# Given instruction:
Copy out every line of the data below without changing a single character.

--- begin ---

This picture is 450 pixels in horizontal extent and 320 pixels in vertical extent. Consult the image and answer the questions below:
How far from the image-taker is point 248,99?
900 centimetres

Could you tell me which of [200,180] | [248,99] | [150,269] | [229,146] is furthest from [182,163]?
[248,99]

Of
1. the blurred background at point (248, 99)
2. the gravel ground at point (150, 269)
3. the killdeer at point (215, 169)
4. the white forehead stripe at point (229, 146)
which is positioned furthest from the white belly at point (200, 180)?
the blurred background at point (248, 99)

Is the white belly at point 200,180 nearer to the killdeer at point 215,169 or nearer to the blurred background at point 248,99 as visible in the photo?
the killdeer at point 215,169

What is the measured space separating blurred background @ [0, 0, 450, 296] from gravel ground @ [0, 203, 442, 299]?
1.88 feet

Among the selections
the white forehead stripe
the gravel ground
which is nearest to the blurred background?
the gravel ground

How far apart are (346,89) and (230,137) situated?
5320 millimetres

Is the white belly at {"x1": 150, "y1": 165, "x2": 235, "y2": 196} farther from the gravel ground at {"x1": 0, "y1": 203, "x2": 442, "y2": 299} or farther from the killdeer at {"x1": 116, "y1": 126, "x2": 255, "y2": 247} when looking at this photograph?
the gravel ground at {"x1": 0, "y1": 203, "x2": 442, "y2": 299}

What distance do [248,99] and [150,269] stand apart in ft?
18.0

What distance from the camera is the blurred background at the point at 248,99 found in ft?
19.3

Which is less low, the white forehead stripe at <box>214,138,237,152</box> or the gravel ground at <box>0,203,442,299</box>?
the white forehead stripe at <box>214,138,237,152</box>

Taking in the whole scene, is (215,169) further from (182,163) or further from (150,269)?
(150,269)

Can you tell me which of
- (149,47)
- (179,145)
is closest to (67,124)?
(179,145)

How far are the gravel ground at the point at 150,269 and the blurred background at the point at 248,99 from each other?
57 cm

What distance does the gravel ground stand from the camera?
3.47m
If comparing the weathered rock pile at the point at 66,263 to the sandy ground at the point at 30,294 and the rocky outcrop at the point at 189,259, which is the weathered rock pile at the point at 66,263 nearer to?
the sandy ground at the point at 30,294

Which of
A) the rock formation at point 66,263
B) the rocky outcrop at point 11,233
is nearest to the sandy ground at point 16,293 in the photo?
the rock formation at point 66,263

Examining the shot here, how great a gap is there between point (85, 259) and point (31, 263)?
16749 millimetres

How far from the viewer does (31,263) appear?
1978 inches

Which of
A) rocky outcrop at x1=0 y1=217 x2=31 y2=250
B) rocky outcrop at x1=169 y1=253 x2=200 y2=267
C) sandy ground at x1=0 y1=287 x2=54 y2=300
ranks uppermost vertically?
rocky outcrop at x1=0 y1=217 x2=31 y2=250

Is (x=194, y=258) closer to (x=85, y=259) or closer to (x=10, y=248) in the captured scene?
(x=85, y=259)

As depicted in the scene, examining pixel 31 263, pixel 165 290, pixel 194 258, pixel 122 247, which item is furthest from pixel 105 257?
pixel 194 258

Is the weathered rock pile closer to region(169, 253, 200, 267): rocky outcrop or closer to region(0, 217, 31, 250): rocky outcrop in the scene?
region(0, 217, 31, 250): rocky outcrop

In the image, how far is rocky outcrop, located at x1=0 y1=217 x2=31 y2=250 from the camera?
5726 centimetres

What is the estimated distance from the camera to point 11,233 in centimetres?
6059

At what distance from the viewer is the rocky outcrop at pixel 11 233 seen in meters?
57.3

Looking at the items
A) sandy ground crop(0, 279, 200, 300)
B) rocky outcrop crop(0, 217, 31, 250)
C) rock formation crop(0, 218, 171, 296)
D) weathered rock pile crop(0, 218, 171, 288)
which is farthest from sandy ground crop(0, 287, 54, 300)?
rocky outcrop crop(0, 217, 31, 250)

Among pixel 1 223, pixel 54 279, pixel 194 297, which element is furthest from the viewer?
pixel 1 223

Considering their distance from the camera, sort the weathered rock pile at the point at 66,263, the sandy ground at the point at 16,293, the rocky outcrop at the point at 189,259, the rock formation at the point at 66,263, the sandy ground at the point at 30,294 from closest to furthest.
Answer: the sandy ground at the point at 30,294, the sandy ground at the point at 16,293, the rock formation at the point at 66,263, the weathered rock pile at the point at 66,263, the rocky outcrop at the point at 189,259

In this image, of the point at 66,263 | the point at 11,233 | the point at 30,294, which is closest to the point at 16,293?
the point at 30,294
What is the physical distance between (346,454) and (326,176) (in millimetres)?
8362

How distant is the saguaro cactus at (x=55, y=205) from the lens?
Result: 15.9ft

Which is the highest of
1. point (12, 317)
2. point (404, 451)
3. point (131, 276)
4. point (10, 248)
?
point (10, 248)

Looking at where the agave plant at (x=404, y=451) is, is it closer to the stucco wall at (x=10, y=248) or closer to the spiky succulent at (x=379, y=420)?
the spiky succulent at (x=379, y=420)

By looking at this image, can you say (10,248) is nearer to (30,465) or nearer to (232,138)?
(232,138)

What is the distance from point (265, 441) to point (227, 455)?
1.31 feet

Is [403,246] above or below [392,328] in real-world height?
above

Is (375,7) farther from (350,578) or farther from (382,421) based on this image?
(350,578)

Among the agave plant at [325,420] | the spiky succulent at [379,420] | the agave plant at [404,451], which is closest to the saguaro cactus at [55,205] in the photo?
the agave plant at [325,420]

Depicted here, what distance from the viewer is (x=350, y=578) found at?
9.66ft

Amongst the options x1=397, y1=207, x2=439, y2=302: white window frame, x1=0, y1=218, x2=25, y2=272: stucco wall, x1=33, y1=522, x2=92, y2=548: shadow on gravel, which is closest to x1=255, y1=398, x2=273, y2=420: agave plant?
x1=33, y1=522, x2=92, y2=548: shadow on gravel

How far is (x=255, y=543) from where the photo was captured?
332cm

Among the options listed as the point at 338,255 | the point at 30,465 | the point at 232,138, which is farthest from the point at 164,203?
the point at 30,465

--- end ---

# Exercise response:
This picture is 450 pixels in horizontal extent and 320 pixels in vertical extent. Consult the image and answer the questions below:
How far from the image-taker is point 248,99?
900 centimetres

Could you tell me which of [200,180] | [248,99] | [150,269] | [229,146] is furthest from [182,163]?
[248,99]

Of
1. the blurred background at point (248, 99)
2. the gravel ground at point (150, 269)
3. the killdeer at point (215, 169)
4. the white forehead stripe at point (229, 146)
which is positioned furthest from the white belly at point (200, 180)?
the blurred background at point (248, 99)

Is the white belly at point 200,180 nearer to the killdeer at point 215,169 or nearer to the blurred background at point 248,99 as visible in the photo?
the killdeer at point 215,169

What is the measured space separating blurred background @ [0, 0, 450, 296] from gravel ground @ [0, 203, 442, 299]?
1.88 feet

Among the selections
the white forehead stripe
the gravel ground
which is nearest to the blurred background?
the gravel ground

How far apart are (346,89) and (230,137) situated?
5320 millimetres

Is the white belly at {"x1": 150, "y1": 165, "x2": 235, "y2": 196} farther from the gravel ground at {"x1": 0, "y1": 203, "x2": 442, "y2": 299} or farther from the killdeer at {"x1": 116, "y1": 126, "x2": 255, "y2": 247} when looking at this photograph?
the gravel ground at {"x1": 0, "y1": 203, "x2": 442, "y2": 299}

What distance do [248,99] and [150,269] stand apart in ft?
18.0

What distance from the camera is the blurred background at the point at 248,99 found in ft?
19.3

Which is less low, the white forehead stripe at <box>214,138,237,152</box> or the gravel ground at <box>0,203,442,299</box>?
the white forehead stripe at <box>214,138,237,152</box>

Taking in the whole scene, is (215,169) further from (182,163) or further from (150,269)?
(150,269)

Can you tell me which of
- (149,47)
- (179,145)
is closest to (67,124)?
(179,145)

How far are the gravel ground at the point at 150,269 and the blurred background at the point at 248,99 from each other?
57 cm

What distance does the gravel ground stand from the camera?
3.47m
If comparing the weathered rock pile at the point at 66,263 to the sandy ground at the point at 30,294 and the rocky outcrop at the point at 189,259, which is the weathered rock pile at the point at 66,263 nearer to?
the sandy ground at the point at 30,294

Which of
A) the rock formation at point 66,263
B) the rocky outcrop at point 11,233
is nearest to the sandy ground at point 16,293 in the photo?
the rock formation at point 66,263

Examining the shot here, how great a gap is there between point (85, 259) and point (31, 263)?
16749 millimetres

How far from the viewer does (31,263) appear?
1978 inches

Which of
A) rocky outcrop at x1=0 y1=217 x2=31 y2=250
B) rocky outcrop at x1=169 y1=253 x2=200 y2=267
C) sandy ground at x1=0 y1=287 x2=54 y2=300
ranks uppermost vertically?
rocky outcrop at x1=0 y1=217 x2=31 y2=250

Is (x=194, y=258) closer to (x=85, y=259) or closer to (x=10, y=248) in the captured scene?
(x=85, y=259)

As depicted in the scene, examining pixel 31 263, pixel 165 290, pixel 194 258, pixel 122 247, which item is furthest from pixel 105 257?
pixel 194 258

Is the weathered rock pile closer to region(169, 253, 200, 267): rocky outcrop or closer to region(0, 217, 31, 250): rocky outcrop in the scene?
region(0, 217, 31, 250): rocky outcrop

In the image, how far is rocky outcrop, located at x1=0 y1=217 x2=31 y2=250 from the camera?
5726 centimetres

What is the estimated distance from the camera to point 11,233 in centimetres?
6059

At what distance from the viewer is the rocky outcrop at pixel 11 233 seen in meters?
57.3

Looking at the items
A) sandy ground crop(0, 279, 200, 300)
B) rocky outcrop crop(0, 217, 31, 250)
C) rock formation crop(0, 218, 171, 296)
D) weathered rock pile crop(0, 218, 171, 288)
which is farthest from sandy ground crop(0, 287, 54, 300)?
rocky outcrop crop(0, 217, 31, 250)

Among pixel 1 223, pixel 54 279, pixel 194 297, which element is furthest from the viewer?
pixel 1 223

Considering their distance from the camera, sort the weathered rock pile at the point at 66,263, the sandy ground at the point at 16,293, the rocky outcrop at the point at 189,259, the rock formation at the point at 66,263, the sandy ground at the point at 30,294 from closest to furthest.
Answer: the sandy ground at the point at 30,294, the sandy ground at the point at 16,293, the rock formation at the point at 66,263, the weathered rock pile at the point at 66,263, the rocky outcrop at the point at 189,259

In this image, of the point at 66,263 | the point at 11,233 | the point at 30,294, which is closest to the point at 16,293?
the point at 30,294
What is the physical distance between (346,454) and (326,176) (in millimetres)?
8362

How distant is the saguaro cactus at (x=55, y=205) from the lens?
Result: 15.9ft

Which is the highest of
1. point (12, 317)
2. point (404, 451)
3. point (131, 276)
4. point (10, 248)
?
point (10, 248)

Looking at where the agave plant at (x=404, y=451) is, is it closer to the stucco wall at (x=10, y=248) or closer to the spiky succulent at (x=379, y=420)?
the spiky succulent at (x=379, y=420)

By looking at this image, can you say (10,248) is nearer to (30,465) or nearer to (232,138)?
(232,138)

What is the distance from point (265, 441) to point (227, 455)?
1.31 feet

Is [403,246] above or below [392,328] in real-world height?
above

Is (375,7) farther from (350,578) or farther from (382,421) based on this image?
(350,578)

Among the agave plant at [325,420] | the spiky succulent at [379,420] | the agave plant at [404,451], which is closest to the saguaro cactus at [55,205] in the photo?
the agave plant at [325,420]

Depicted here, what distance from the viewer is (x=350, y=578) found at?
9.66ft

Amongst the options x1=397, y1=207, x2=439, y2=302: white window frame, x1=0, y1=218, x2=25, y2=272: stucco wall, x1=33, y1=522, x2=92, y2=548: shadow on gravel, which is closest to x1=255, y1=398, x2=273, y2=420: agave plant?
x1=33, y1=522, x2=92, y2=548: shadow on gravel

How far is (x=255, y=543) from where the photo was captured?
332cm

Among the options listed as the point at 338,255 | the point at 30,465 | the point at 232,138, which is farthest from the point at 164,203?
the point at 30,465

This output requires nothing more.